Most of my samples contain low and often sporadic coverage across a contig. I am not interested in the SNVs in samples with a low portion of contig coverage. It looks like you can filter our low coverage positions (in all samples), but I want to filter out samples with a low portion of coverage across a bin of contigs. Coverage can be high over small regions so a minimum positional coverage would allow some SNVs to remain despite that most of the contig is not covered at all. There is a table within the PROFILE.db that gives me this information, but it appears that portion_covered_contigs and portion_covered_splits are both the same split-level files? Is this a mistake? I was hoping to use portion_covered at the contig level.
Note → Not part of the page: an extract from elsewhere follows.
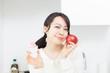リンゴとケーキを持った女性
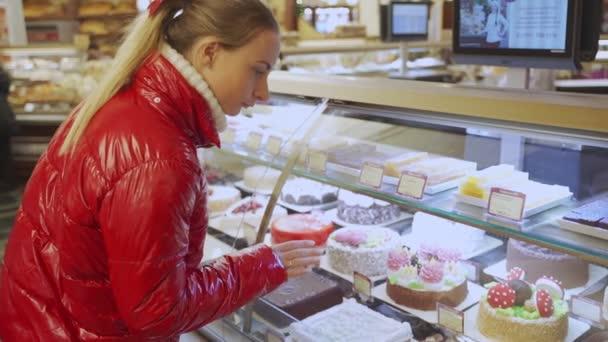 Nő vásárol néhány cookie-kat és süteményeket egy cukrászda - Gyönyörű lány előtt édes édességbolt ablak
I ultimately want to take an averaged measure of heterogeneity (departure_from_consensus) from each bin. I would then dig into sample-level heterogeneity to see what happens over time. For bins that appear for brief windows of time, this won’t be very fruitful but for bins that are present across many samples, it could be interesting regarding selective sweeps, etc. What do I need to do to normalize such a value to account for all of the positions that are not variable within these contigs (normalize by total contig length?).
I haven’t yet examined the correlation between depth and SNV frequency but a colleague of mine said he sees a correlation. Do you think this is an issue in the analysis I want to do? What should I do to ensure that SNV frequencies across positions of different depths are comparable? Maybe keep only those that have similar coverage values?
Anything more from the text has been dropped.